こんにちは。ユアムーン 編集部です。
皆さんは 槇文彦という人物をご存知ですか?
槇文彦は1965年に事務所を立ち上げて以来、幕張メッセやワールド・トレード・センターといった公共施設を中心に国内外問わず数多くの名建築を残している日本を代表する建築家です。
御年九十五歳となる現在でも数多くのプロジェクトや講演に参加しており、まさに建築界の伝説といった人物です。
本記事ではそんな槇文彦の人生と作品についてご紹介します。
目次
槇文彦について
基本情報
本名 | 槇文彦(Maki Fumihiko) |
生年月日 | 1928年9月6日〜(95歳) |
出身/国籍 | 日本 東京都 |
学歴 | 慶應技術大学校工学部予科 中退 東京大学工学部建築学科 卒業 クランブルック美術学院 修了 ハーバード大学デザイン大学院 修了 |
分野 | 建築 |
傾向 | モダニズム建築、近代建築 |
師事した/影響を受けた人物 | 丹下健三等 |
経歴と作品
生い立ち
1928年9月6日、銀行員の父と、竹中工務店元会長の娘である母の間に生まれます。
慶應義塾大学工学部を中退し、建築学科に入学。
卒業後は丹下健三の研究室で学び、外務省庁舎のコンペに参加します。
その後アメリカに留学。
クランブルック美術学院およびハーバード大学デザイン大学院を修了。両学院で学ぶ傍ら、ル・コルビュジェの下で学んだ20世紀を代表する建築家ホセ・ルイ・セルトのスタジオで建築を学びました。
ハーバード大学デザイン大学の卒業後はスキッドモア・オーウィングズ・アンド・メリル、セルト・ジャクソン建築設計事務所、ワシントン大学のキャンパス・プランニング・オフィスなどを転々として設計を学びます。
ワシントン大学とハーバード大学では、都市デザインの准教授を務めました。
1965年にアメリカから帰国。槇総合計画事務所を設立し、建築家として独立を果たします。
40人あまりの所員と共にオフィスを構え、キャリアの拠点としました。
——
作業指示
槇文彦の紹介文のうち、「卒業後は丹下健三の研究室で学び、外務省庁舎のコンペに参加します。」から「を転々として設計を学びます。」までの部分（末尾を含む）を、「留学」を「遊学」に置き換えて書き直してください。
——
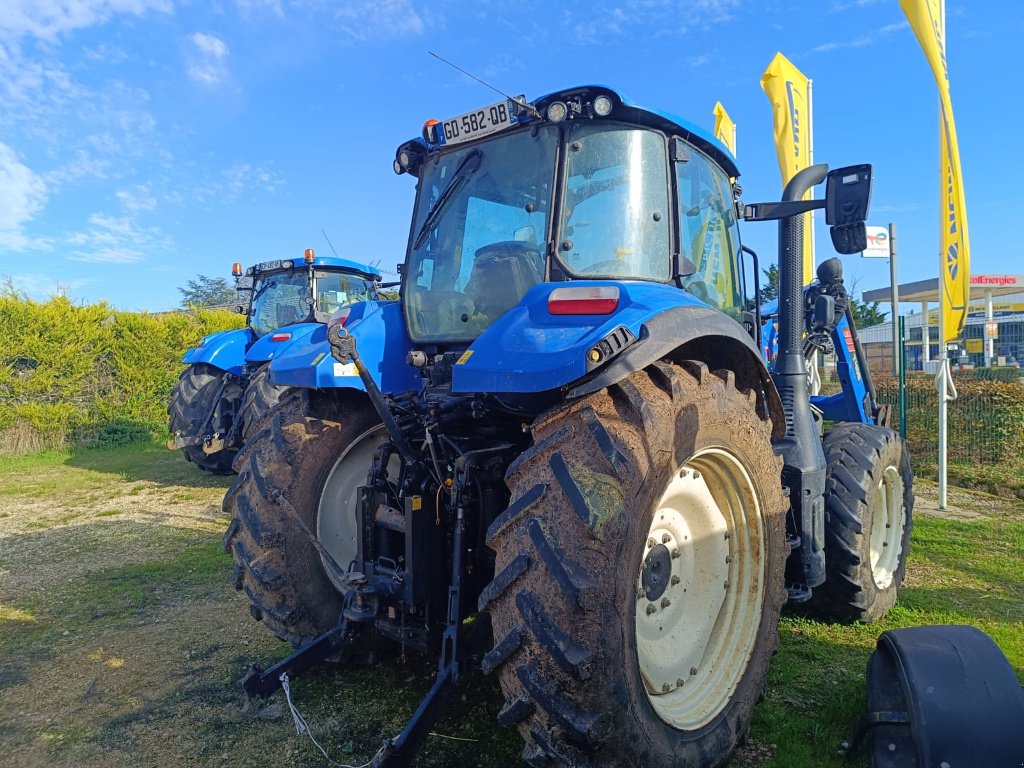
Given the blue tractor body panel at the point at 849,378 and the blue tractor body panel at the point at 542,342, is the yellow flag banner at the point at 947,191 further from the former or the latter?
the blue tractor body panel at the point at 542,342

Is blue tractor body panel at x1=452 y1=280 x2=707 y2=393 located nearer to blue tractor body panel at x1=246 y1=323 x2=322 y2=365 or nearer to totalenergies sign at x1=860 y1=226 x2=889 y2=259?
blue tractor body panel at x1=246 y1=323 x2=322 y2=365

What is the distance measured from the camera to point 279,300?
927cm

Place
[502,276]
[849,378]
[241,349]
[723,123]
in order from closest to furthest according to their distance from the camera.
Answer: [502,276] < [849,378] < [241,349] < [723,123]

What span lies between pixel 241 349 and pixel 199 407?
96 centimetres

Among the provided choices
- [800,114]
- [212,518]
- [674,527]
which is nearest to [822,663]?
[674,527]

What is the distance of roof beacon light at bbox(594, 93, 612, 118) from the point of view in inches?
104

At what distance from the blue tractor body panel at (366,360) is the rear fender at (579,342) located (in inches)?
35.1

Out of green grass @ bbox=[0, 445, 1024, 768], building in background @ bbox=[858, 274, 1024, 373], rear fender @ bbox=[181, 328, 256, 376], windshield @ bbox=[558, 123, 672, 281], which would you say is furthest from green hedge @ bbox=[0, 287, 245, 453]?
building in background @ bbox=[858, 274, 1024, 373]

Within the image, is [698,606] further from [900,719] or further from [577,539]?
[577,539]

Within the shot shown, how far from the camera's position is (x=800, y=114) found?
9039 millimetres

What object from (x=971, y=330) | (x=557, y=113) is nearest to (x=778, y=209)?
(x=557, y=113)

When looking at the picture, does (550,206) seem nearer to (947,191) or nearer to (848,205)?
(848,205)

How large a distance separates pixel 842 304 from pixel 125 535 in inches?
245

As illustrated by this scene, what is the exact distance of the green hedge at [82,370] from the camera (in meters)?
11.7
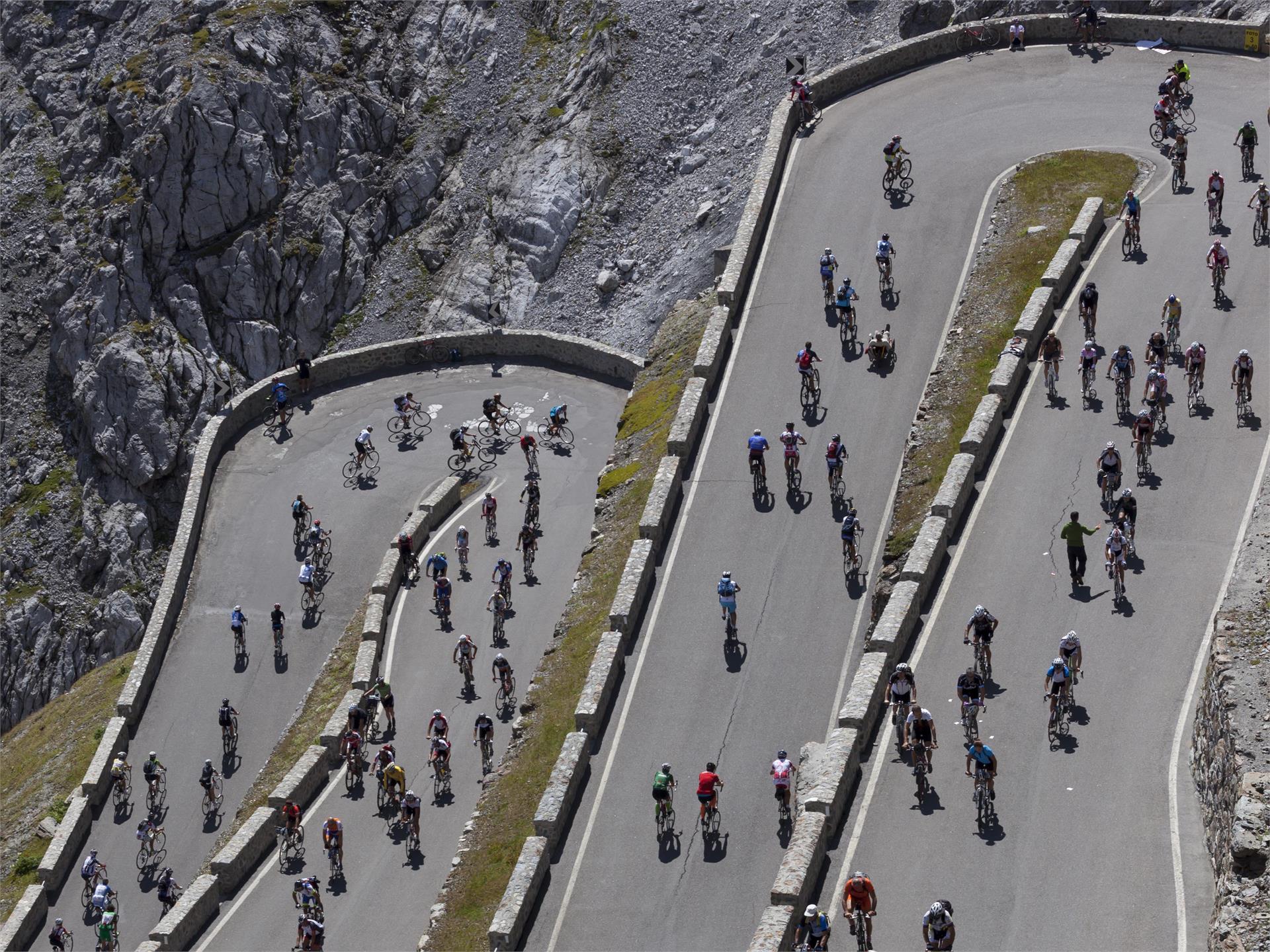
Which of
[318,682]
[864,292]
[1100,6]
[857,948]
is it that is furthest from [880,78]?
——
演習結果
卒業後は丹下健三の研究室で学び、外務省庁舎のコンペに参加します。
その後アメリカに遊学。
クランブルック美術学院およびハーバード大学デザイン大学院を修了。両学院で学ぶ傍ら、ル・コルビュジェの下で学んだ20世紀を代表する建築家ホセ・ルイ・セルトのスタジオで建築を学びました。
ハーバード大学デザイン大学の卒業後はスキッドモア・オーウィングズ・アンド・メリル、セルト・ジャクソン建築設計事務所、ワシントン大学のキャンパス・プランニング・オフィスなどを転々として設計を学びます。